If possible this glue code will be written in a way that a good
compiler can optimize the selection of pool at compile time.
Eventually this glue code should be subsumed by the client or
generated automatically by a tool.
:mps:tag:`arch.debug` Debugging features such as tags, fenceposts, types,
creators will be implemented in a layer above the pool and APs. A
generic pool debugging interface will be developed to support
debugging in this outer layer.
:mps:tag:`arch.debug.initial` The initial architecture will have counters
for objects/bytes allocated/freed and support for detecting
overlapping frees.
:mps:tag:`arch.dependency.loci` The architecture depends on the arena being
able to efficiently provide segments of varying sizes without
excessive fragmentation. The locus mechanism should satisfy this
dependency. (See :mps:ref:`.anal.strategy.risk`.)

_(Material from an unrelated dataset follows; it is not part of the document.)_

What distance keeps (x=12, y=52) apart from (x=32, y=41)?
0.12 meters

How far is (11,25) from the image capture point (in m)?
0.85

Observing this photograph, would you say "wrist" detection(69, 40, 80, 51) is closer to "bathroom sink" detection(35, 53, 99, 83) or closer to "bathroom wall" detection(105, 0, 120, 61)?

:mps:tag:`arch.dependency.mfs` The architecture internal data structures
depend on efficient manual management of small, fixed-sized objects (2
different sizes). The MFS pool should satisfy this dependency.
:mps:tag:`arch.contingency` Since the strategy we propose is new, it may not
work.
:mps:tag:`arch.contingency.pathological` In particular, pathological
allocation patterns could result in fragmentation such that no blocks
recycle from the free bock managers to the ABQ.

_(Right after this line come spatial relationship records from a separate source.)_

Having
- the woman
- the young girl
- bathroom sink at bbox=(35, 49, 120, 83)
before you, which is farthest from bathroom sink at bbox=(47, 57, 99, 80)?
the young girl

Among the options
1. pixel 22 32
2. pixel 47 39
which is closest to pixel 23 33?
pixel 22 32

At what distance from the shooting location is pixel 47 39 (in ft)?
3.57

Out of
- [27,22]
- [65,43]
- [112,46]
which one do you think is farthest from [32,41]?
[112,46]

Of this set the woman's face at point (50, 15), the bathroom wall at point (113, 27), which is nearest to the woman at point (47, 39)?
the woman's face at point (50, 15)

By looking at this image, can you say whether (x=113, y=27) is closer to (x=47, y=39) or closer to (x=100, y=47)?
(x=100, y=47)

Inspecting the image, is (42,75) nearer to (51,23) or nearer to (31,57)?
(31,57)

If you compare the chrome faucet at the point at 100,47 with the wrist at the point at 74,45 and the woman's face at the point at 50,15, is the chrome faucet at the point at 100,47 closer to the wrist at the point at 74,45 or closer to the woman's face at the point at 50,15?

:mps:tag:`arch.contingency.fallback` As a fallback, there will be a pool
creation parameter for a high water mark for the free space.
:mps:tag:`arch.contingency.fragmentation-limit` When the free space as a
percentage of all the memory managed by the pool (a measure of
fragmentation) reaches that high water mark, the free block managers
will be searched oldest-fit before requesting additional segments from
the arena.
:mps:tag:`arch.contingency.alternative` We also plan to implement
:mps:ref:`.mech.free-list.cartesian-tree` as an alternative free block manager,
which would permit more efficient searching of the free blocks.

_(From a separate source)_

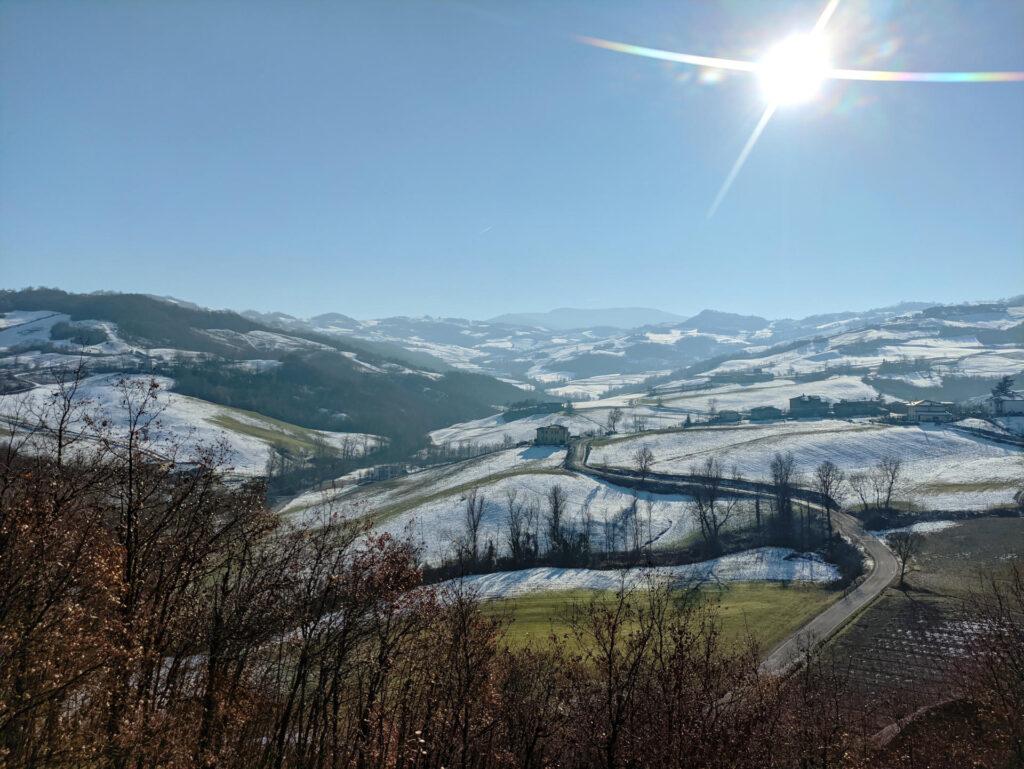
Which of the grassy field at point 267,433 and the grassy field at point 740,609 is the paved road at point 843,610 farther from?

:mps:tag:`arch.parameters` The architecture supports several parameters so
that multiple pools may be instantiated and tuned to support different
object cohorts. The important parameters are: reuse size, minimum
size, fill size, ABQ high water mark, free block fragmentation limit
(see :mps:ref:`.arch.contingency.fragmentation-limit`).
:mps:tag:`arch.parameters.client-visible` The client-visible parameters of
the pool are the minimum object size, the mean object size, the
maximum object size, the reserve depth and fragmentation limit. The
minimum object size determines when a splinter is kept on the head of
the ABQ (:mps:ref:`.arch.ap.no-fit.splinter`). The maximum object size
determines the fill size (:mps:ref:`.arch.ap.fill-size`) and hence when a
block is allocated exceptionally (:mps:ref:`.arch.ap.no-fit.oversize`). The
mean object size is the most likely object size. The reserve depth is
a measure of the hysteresis of the object population. The mean object
size, reserve depth and, maximum object size are used to determine the
size of the ABQ (:mps:ref:`.arch.abq.high-water`). The fragmentation limit is
used to determine when contingency mode is used to satisfy an
allocation request (:mps:ref:`.arch.contingency`).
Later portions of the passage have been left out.